> [Task instructions]:
Copy every line of the records below, swapping "Manual" for "Handbook" and leaving everything else unchanged. Leave the pictures out of your answer.

------------------------------------

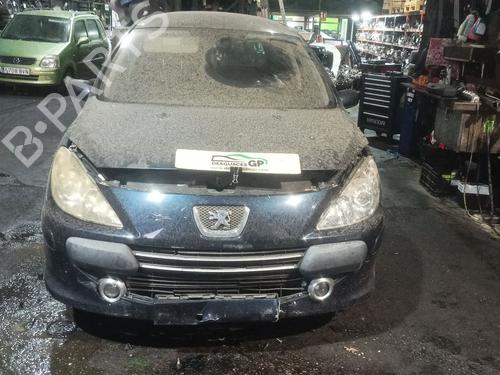Used Parts PEUGEOT 307 SW (3H) 1.6 HDI 90 4894470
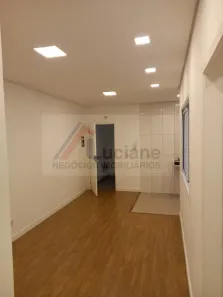 Apartamento com 2 Quartos à venda, 55m² no Vila Camilópolis, Santo André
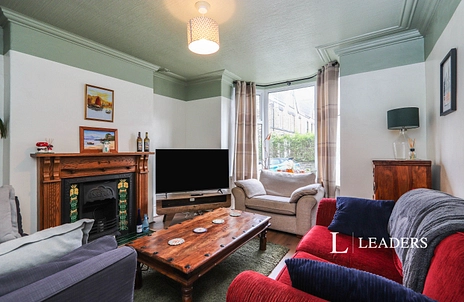 3 bedroom house to rent - Wynyard Road, Sheffield, S6 - Property View 2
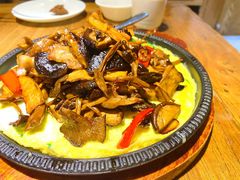 -院里汤包·虾汤包青岛菜(辽源路店)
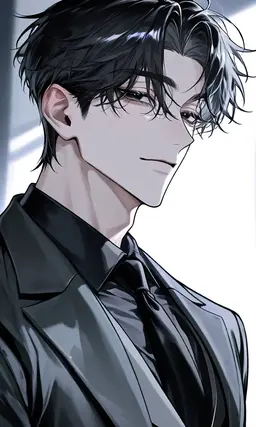 Profile image of パパ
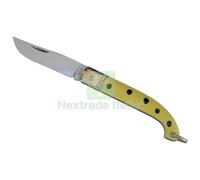 2PZ COLTELLO SERRAMANICO ZUAVO 301 CM 17:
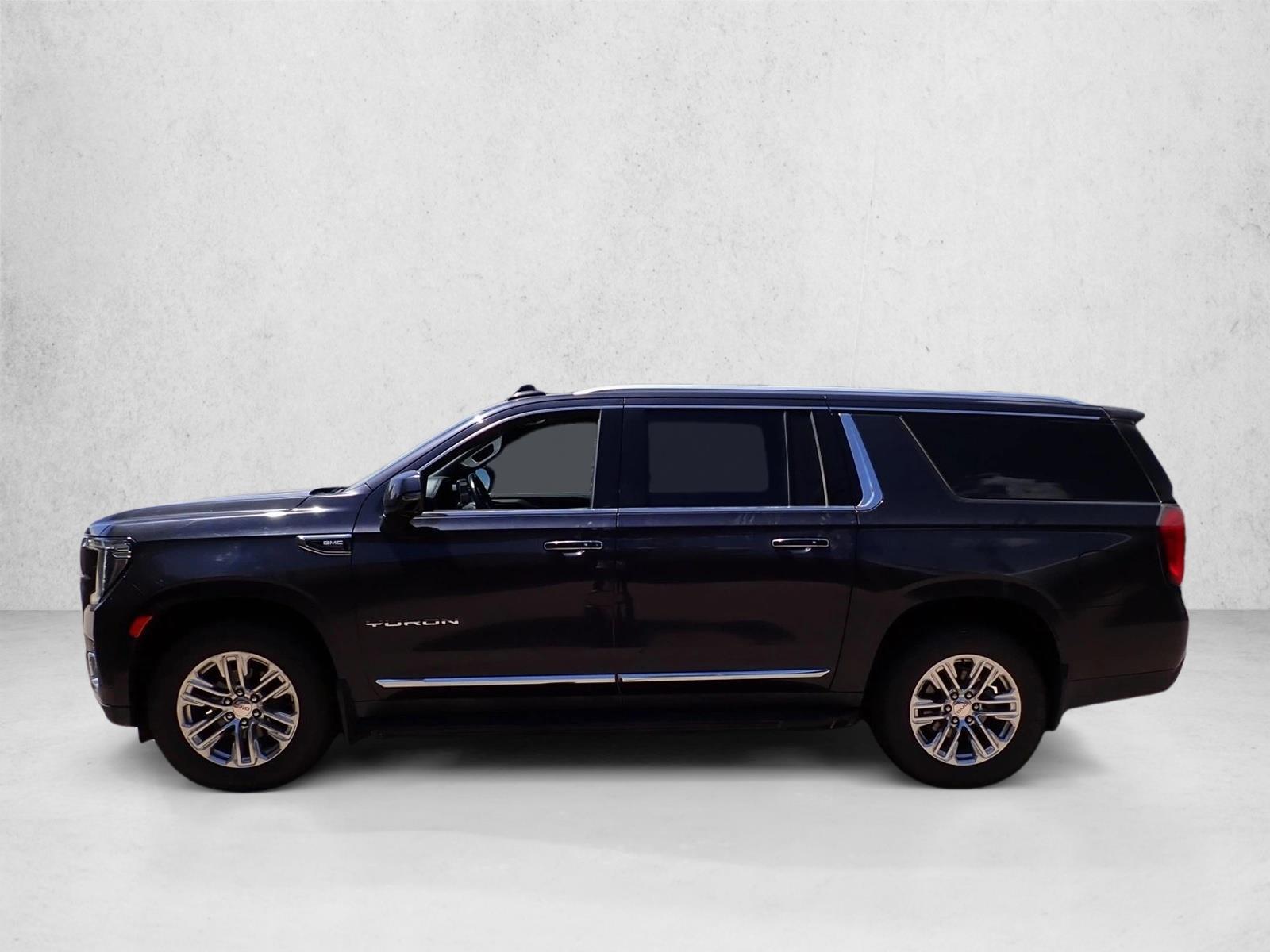 Thumbnail: 2023 GMC Yukon XL - 6
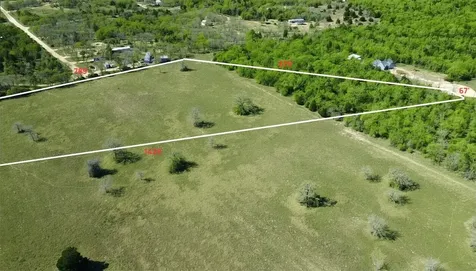 Lot 25 Oakview Lane Thrall TX 76578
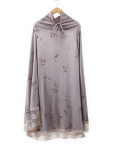 Mukena Collection _ Upscaled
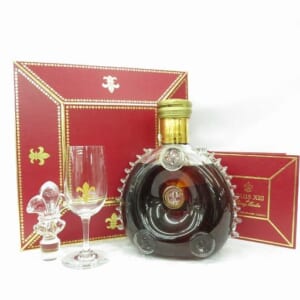 レミーマルタン ルイ13世 四角形箱 完品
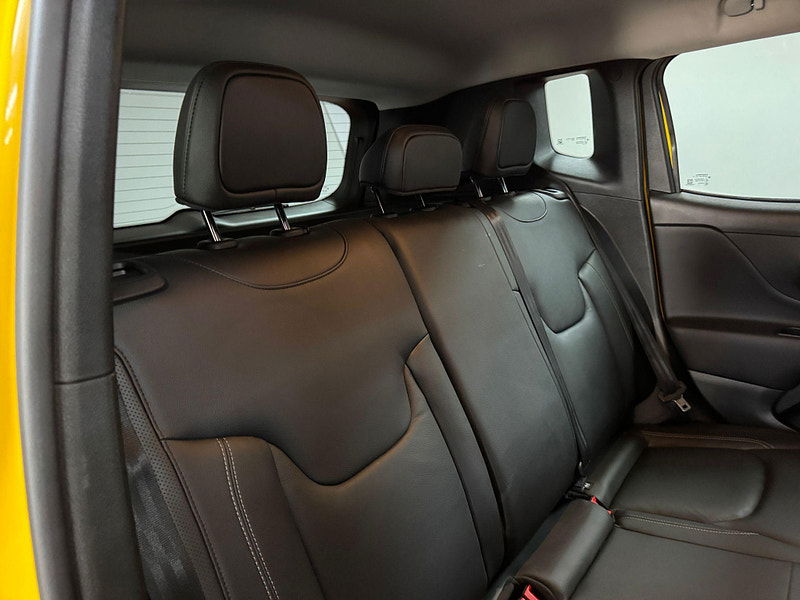 Jeep Renegade 1.6 MultiJetII Limited Euro 6 (s/s) 5dr 5dr Manual 2025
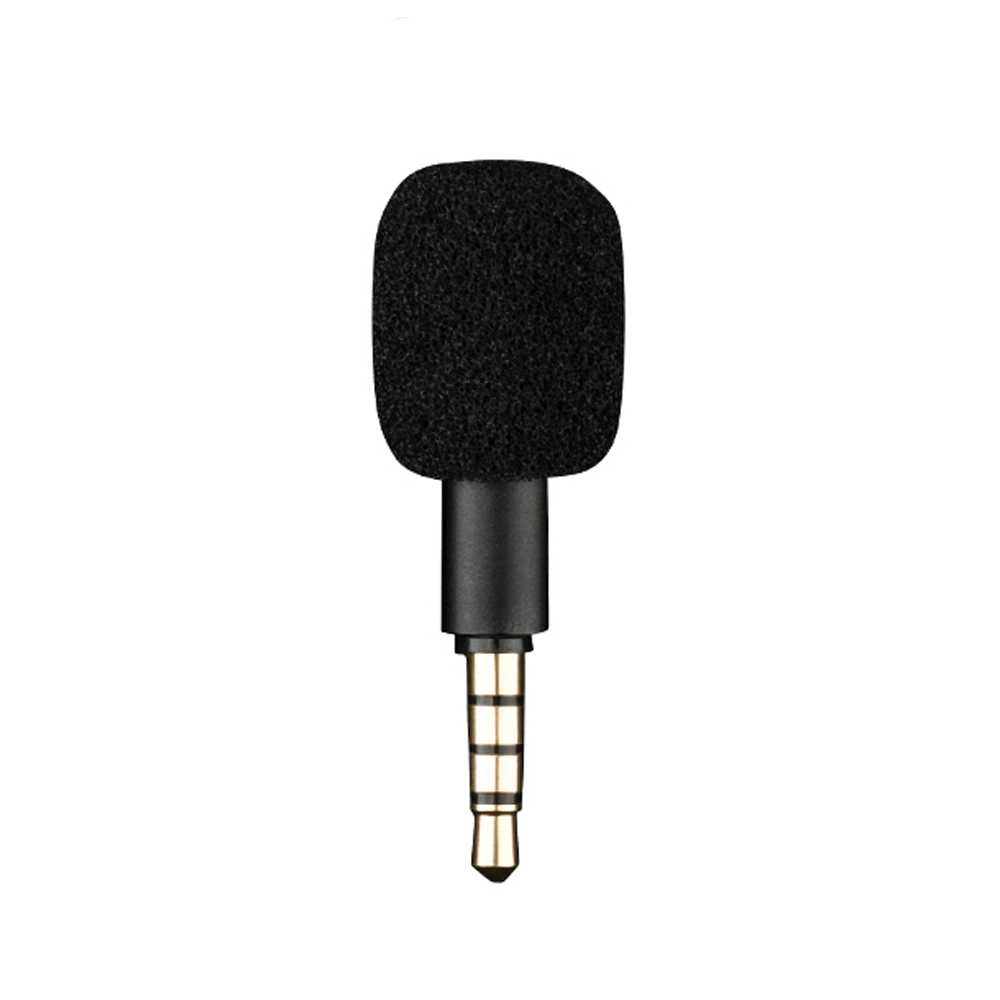 Laptop Accessories Headphones - Mini microfono portatile Jack da 3,5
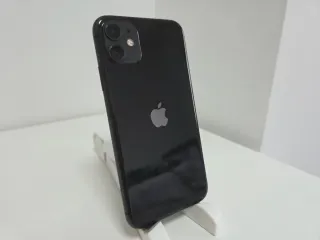 iPhone 11 Nero 128GB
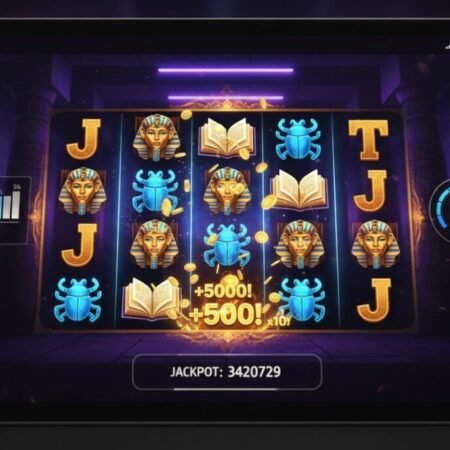 Guía Completa de Volatilidad en Slots 2026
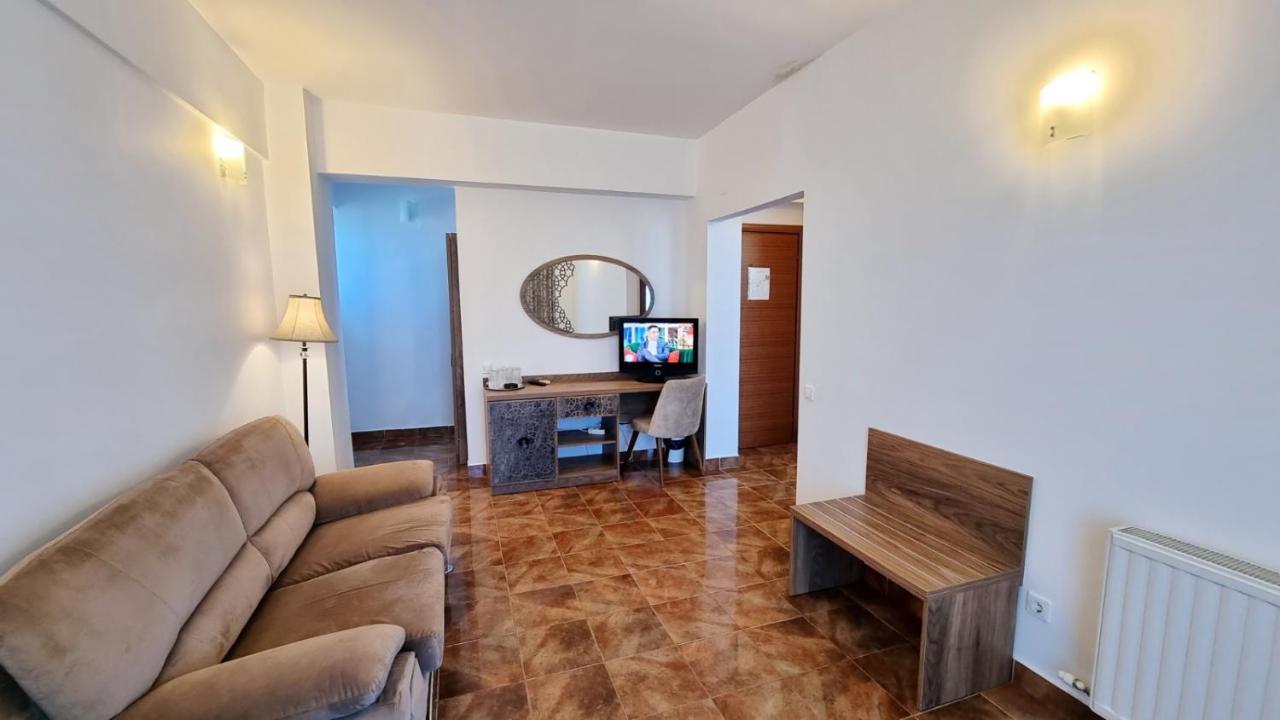 Hotel Florida Mamaia Εξωτερικό φωτογραφία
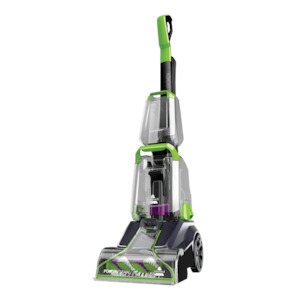 Carpet Washers: PowerClean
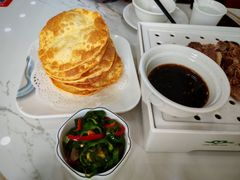 烫面油香-老毛手抓·盐池滩羊非遗手抓(宁夏总店)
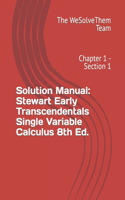 Solution Manual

------------------------------------

> [Response to this exercise]:
Used Parts PEUGEOT 307 SW (3H) 1.6 HDI 90 4894470
 Apartamento com 2 Quartos à venda, 55m² no Vila Camilópolis, Santo André
 3 bedroom house to rent - Wynyard Road, Sheffield, S6 - Property View 2
 -院里汤包·虾汤包青岛菜(辽源路店)
 Profile image of パパ
 2PZ COLTELLO SERRAMANICO ZUAVO 301 CM 17:
 Thumbnail: 2023 GMC Yukon XL - 6
 Lot 25 Oakview Lane Thrall TX 76578
 Mukena Collection _ Upscaled
 レミーマルタン ルイ13世 四角形箱 完品
 Jeep Renegade 1.6 MultiJetII Limited Euro 6 (s/s) 5dr 5dr Handbook 2025
 Laptop Accessories Headphones - Mini microfono portatile Jack da 3,5
 iPhone 11 Nero 128GB
 Guía Completa de Volatilidad en Slots 2026
 Hotel Florida Mamaia Εξωτερικό φωτογραφία
 Carpet Washers: PowerClean
 烫面油香-老毛手抓·盐池滩羊非遗手抓(宁夏总店)
 Solution Handbook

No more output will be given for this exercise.